Die Nacht der lebenden Toten

Christoph Biermeier inszeniert an der Esslinger Landesbühne eine Mordgeschichte als aggressiven Tanz von Weltkrieg-Zombies und sozial Schwerbeschädigten.

Es ist ein Kreuz mit den patriarchalen Verhältnissen.

© Björn Klein

Es ist ein Kreuz mit den patriarchalen Verhältnissen.

Von Martin Mezger

Und wenn sie nicht gestorben sind? Sind sie aber. Trotzdem töten die einen weiter, die anderen werden weiter getötet, und die einen und die anderen sind weitgehend dieselben. Die ewigen Wiedergänger kann die ewige Krimifrage nicht bannen: Wer war’s? Andrea Maria Schenkel gibt in ihrem Roman „Tannöd“ eine Antwort – anders als die Ermittlungen im zugrunde liegenden realen Sechsfach-Mord auf dem bayerischen Bauernhof Hinterkaifeck im Jahr 1922. Von wem und warum die Familie mit der Spitzhacke ausgelöscht wurde, ist bis heute ungeklärt.

Dass sich auch in Christoph Biermeiers Inszenierung an der Esslinger Landesbühne (Theaterfassung: Maya Fanke und Doris Happl) der übliche Verdächtige bezichtigt und doch keine Verantwortung für seine Tat übernimmt, wird zum Passepartout: Jeder könnte in diesem Rahmen (ge-)stehen. Die Regie ist klüger als der Roman. Sie versteht mehr von Krimi-Metaphysik: der Frage, was dahinter steckt, und der Aufklärung, die nicht beim „Der war’s“ stehen bleibt.

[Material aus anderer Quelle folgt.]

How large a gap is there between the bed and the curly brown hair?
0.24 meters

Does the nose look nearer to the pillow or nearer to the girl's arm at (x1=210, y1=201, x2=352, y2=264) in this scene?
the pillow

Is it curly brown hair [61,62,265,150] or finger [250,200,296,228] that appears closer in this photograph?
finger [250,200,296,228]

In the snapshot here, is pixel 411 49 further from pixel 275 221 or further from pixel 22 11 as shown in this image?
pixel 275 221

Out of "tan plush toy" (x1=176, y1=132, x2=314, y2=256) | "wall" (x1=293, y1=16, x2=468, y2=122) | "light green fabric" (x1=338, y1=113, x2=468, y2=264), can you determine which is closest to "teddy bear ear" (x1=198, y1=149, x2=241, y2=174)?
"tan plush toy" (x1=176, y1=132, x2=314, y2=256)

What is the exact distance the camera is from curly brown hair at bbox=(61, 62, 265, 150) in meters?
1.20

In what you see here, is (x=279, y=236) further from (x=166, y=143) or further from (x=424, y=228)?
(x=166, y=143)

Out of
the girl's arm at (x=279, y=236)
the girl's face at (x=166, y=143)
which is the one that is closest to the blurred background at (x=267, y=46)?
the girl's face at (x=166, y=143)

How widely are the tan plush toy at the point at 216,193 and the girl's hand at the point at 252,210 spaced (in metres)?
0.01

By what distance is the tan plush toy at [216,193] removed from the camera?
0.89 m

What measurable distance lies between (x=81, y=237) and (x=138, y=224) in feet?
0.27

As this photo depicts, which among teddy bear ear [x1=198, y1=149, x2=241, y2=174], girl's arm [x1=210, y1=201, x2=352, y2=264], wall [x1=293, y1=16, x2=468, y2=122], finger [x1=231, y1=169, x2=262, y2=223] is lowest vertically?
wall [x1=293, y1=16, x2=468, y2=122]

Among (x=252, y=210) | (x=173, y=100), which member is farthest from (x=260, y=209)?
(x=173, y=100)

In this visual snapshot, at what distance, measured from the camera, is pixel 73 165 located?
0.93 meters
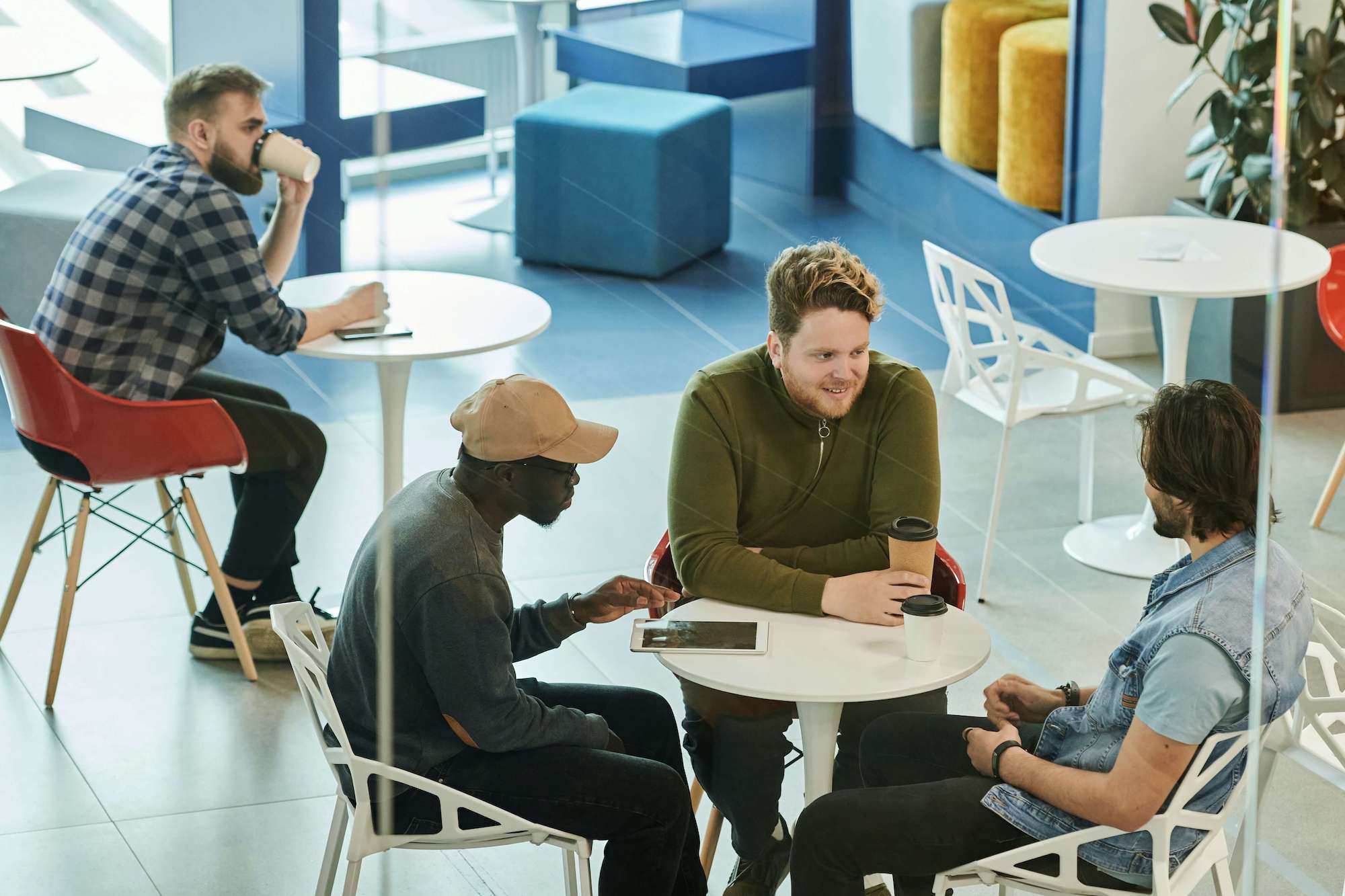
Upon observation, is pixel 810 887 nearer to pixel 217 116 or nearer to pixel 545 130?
pixel 545 130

Mühsam klimmt im Esslinger Schauspielhaus eine Zwangsgemeinschaft auf die schiefe Ebene von Claudia Rüll Calame-Rossets Bühnenpodest: Leute, die sich nicht gesucht haben; Familie, Nachbarschaft, Dorf, verbunden durch Klatsch, Tratsch, Missgunst und Missbrauch, Kirche und Krieg, der sie immer wieder niederstreckt. Man stirbt hier nicht nur zweimal. Man stirbt ständig – und macht weiter. Das große, in den Bretterboden gesägte Kreuz ist Grab, Abgrund und Machtsymbol gleichermaßen.

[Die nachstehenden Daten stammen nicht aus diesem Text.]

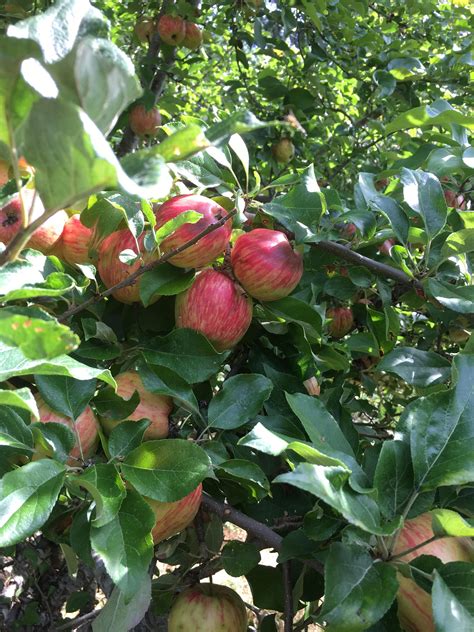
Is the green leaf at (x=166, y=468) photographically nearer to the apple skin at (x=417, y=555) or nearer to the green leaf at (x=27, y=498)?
the green leaf at (x=27, y=498)

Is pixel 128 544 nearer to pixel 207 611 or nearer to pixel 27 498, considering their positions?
pixel 27 498

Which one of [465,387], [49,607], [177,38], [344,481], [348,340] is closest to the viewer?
[344,481]

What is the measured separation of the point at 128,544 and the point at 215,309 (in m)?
0.34

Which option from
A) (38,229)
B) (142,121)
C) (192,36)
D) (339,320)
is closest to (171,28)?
(192,36)

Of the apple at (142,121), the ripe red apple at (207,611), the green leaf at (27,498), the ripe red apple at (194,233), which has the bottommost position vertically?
the ripe red apple at (207,611)

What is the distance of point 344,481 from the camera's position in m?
0.55

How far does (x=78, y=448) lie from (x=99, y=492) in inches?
6.7

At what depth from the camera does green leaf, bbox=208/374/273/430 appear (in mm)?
795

In den Mosaiksteinchen der Zeugenaussagen, zu denen der Kriminalfall zersplittert, schimmern noch ganz andere Indizien: für das alltägliche Elend der mental Kriegsversehrten und sozial Schwerbeschädigten. Geschichten vom Vater, der mit seiner Tochter zwei Kinder zeugt; vom Ehemann, der seine kranke Frau nicht mehr erträgt und ihren Tod als Befreiung aus lebenslanger Fremdbestimmung bejubelt; von der polnischen Zwangsarbeiterin, die sich als Opfer sexualisierter Gewalt erhängt; vom Bürgermeister, der die Aufregung um den Suizid der „labilen Halbjüdin“ nicht versteht und überhaupt die alten Geschichten ruhen lassen will.

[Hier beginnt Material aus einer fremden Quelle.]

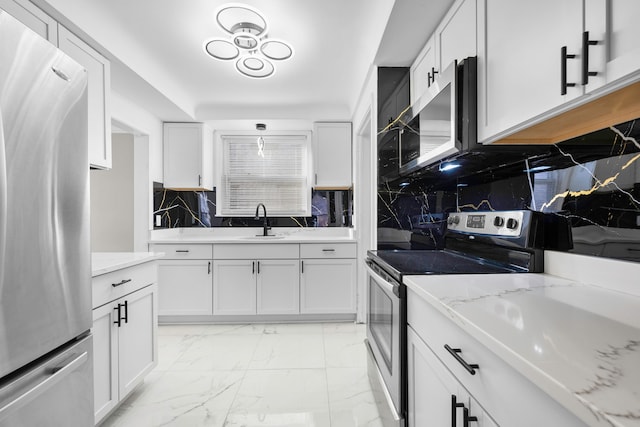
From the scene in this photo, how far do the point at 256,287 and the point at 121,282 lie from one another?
158 cm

Dass Schenkel die Ereignisse in die 1950er-Jahre verlegt, die Zeit des Verschweigens und der verstummten Fragen, des konzentrierten Erinnerungsverlusts und der abgewälzten Verantwortung, spiegelt im Sechsfach- den Massenmord durch Krieg und Vernichtung.

Konsequent lässt Biermeiers grandios düstere Regie in und hinter dem Kriminalfall einen sozialen Horrorfilm ablaufen, der in der Wirklichkeit spielt. Der Regisseur biegt das nicht zu Dorfdeppen-Realismus klein, sondern steigert es durch Stilisierung zu schauerlicher Allgemeingültigkeit. Die Musik Thomas Unruhs steuert dazu einen Granaten- und Grusel-Soundtrack bei, eine Stimmungsmixtur aus „Apocalypse now“ und „Rosemary’s Baby“.

Der Krieg, als dessen Opfer man jammert und in den man doch willig gezogen ist, geht in den armen Seelen weiter. Das Verdrängte feiert traumatische Wiederkehr, die Nacht der lebenden Toten wird zum Tanz der Weltkrieg-II-Zombies. Mit Aggro-Krampf- und Zwanghaftigkeit treiben sie der im Chor skandierten Allerseelenlitanei wie dem Schuhplatteln mit Dorfmusi den letzten Rest an heiligem Geist und kreuzfideler Gaudi aus.

An der Kante von Resignation und Trotz

Vielleicht ist die ganze Horrorshow die Außenwelt der Innenwelt einer Frau, in der sich alles real erlebte Grauen bündelt: eine hellsichtig halluzinierte Alptraum(a)-Projektion, die nicht vergehen kann im Kopf der inzestuös missbrauchten, später ermordeten Barbara. Feline Zimmermann spielt sie unglaublich stark, an der Kante von Resignation und Trotz, verzweiflungsintensiv, wütend, beherrscht – und komplex: Ja, sie hat ihren Vater geliebt, und diese Liebe, nicht nur ihren Körper, hat er vergewaltigt.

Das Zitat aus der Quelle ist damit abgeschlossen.